I was hoping I could get some advice on a new gaming rig that I want to build. The main usage will be gaming, school (It/Networking) , and Gaming with some major media power housing going on.
A Key! feature that I am trying to integrate is to have a bootable win7 on a ssd, with also a seprate bootable ssd running lion OSX. It can be done but it needs high end hardware that accepts both os's. That is more a hobbists goal but we will see how attainable per dollar amount it really is.
In the attached file I created a spreadsheet with all the pertint info. Please feel free to comment on any piece of hardware as I am buying in 3 months thanks guys.

P.s. I am also going for a major OC'ing machine hence the oc gear... I wont be doing really heavy stuff that should warrant all the water cooling, but I do plan to run crossfire and multiple screens for gaming and within a few years they will step it up into multiple core gaming so I want to be ready for the future... what if a game makes use of all my 8 cores...hmmm well I want that power to be there so its more for future growth than it is going cooler crazy thanks!:comp:
 

Attachments

  • Gaming PC Rig.xls
    524 KB · Views: 29
First of all, AMD's Bulldozer series is inferior to the Sandy Bridge platform. Sandy Bridge outperforms it, is cheaper, and draws a LOT less power and outputs a LOT less heat. As a result, high end cooling isn't necessary at all. Even putting it under liquid nitrogen only gets 200-300Mhz more then what you get on a pretty good air heatsink. My advice is to ditch the WC for now.

Personally, I (shoot me) prefer OSX for general web browsing. However, when I looked into a Hackintosh, it's just not worth the trouble. Maybe if you want to build the computer SOLELY for the purpose of running a Hackintosh, but if you're trying to combine it with a gaming build, it's just not worth it.

By the way, a 6870 is a very "mid-range" GPU, not really high end by any standard. High end GPUs run close to $500.

Also, you probably won't get much feedback here about the water cooling.
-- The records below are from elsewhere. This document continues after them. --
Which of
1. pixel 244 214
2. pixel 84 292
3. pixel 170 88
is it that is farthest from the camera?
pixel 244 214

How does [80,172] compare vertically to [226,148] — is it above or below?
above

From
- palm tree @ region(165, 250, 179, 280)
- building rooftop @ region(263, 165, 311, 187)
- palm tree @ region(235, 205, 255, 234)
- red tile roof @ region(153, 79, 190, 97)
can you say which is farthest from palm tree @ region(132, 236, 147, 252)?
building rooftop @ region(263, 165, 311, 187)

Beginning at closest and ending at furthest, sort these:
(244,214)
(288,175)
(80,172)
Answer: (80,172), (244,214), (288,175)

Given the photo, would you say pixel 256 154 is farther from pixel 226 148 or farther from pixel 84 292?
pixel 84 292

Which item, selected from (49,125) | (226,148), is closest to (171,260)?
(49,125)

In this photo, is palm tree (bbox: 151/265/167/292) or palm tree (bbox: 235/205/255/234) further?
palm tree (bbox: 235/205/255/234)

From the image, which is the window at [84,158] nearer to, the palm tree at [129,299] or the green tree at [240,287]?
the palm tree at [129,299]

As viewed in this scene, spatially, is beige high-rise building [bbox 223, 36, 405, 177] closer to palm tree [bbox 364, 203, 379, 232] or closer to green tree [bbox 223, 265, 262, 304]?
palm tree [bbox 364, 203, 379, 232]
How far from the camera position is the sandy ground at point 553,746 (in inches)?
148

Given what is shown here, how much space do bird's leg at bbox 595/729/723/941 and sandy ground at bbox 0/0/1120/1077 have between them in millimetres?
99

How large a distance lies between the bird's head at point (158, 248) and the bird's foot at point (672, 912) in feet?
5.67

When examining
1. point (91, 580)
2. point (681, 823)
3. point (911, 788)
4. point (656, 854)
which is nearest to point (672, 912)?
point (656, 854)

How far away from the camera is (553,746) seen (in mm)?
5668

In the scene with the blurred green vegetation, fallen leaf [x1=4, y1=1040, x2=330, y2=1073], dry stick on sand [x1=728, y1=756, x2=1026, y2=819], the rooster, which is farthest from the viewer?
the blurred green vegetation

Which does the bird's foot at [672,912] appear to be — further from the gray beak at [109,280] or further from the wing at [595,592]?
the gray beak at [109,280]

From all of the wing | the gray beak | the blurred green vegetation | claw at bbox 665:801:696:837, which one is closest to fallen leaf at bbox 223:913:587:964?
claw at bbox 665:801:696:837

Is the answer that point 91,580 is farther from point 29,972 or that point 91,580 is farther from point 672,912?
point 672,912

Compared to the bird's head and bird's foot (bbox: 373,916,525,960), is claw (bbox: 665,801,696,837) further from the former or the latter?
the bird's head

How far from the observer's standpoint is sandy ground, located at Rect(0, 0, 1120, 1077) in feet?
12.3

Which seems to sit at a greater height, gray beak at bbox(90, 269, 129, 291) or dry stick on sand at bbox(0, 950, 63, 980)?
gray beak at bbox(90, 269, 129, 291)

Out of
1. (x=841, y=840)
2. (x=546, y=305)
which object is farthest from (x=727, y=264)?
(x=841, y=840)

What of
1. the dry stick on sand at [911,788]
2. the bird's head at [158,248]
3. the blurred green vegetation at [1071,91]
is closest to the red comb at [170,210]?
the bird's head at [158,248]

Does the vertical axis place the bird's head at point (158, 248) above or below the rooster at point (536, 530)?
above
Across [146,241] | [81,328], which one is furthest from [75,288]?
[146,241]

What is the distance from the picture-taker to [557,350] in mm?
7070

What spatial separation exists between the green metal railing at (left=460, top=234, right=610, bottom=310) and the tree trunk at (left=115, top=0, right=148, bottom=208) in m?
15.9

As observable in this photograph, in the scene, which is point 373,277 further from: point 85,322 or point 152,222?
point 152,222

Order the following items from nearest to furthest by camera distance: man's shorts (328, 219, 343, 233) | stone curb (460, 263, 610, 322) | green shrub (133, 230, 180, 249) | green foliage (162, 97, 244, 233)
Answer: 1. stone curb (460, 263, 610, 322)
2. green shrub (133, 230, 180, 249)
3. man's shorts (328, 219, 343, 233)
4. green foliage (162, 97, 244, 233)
The people knowledgeable about that often hang out in the water cooling section of the forum. They also need very specific information about your parts in order to help, so your best plan of action is splitting the budget. Dedicate a certain amount to the gaming rig itself, a certain amount to the watercooling loop. Figure out what hardware you want, and then focus on the water loop.

And if you're buying in three months, you will probably be buying CPU, motherboards, and GPUs that don't actually exist at the moment. Technology is fast moving market. Planning now really doesn't offer you that much of a benefit since almost everything will change in three months.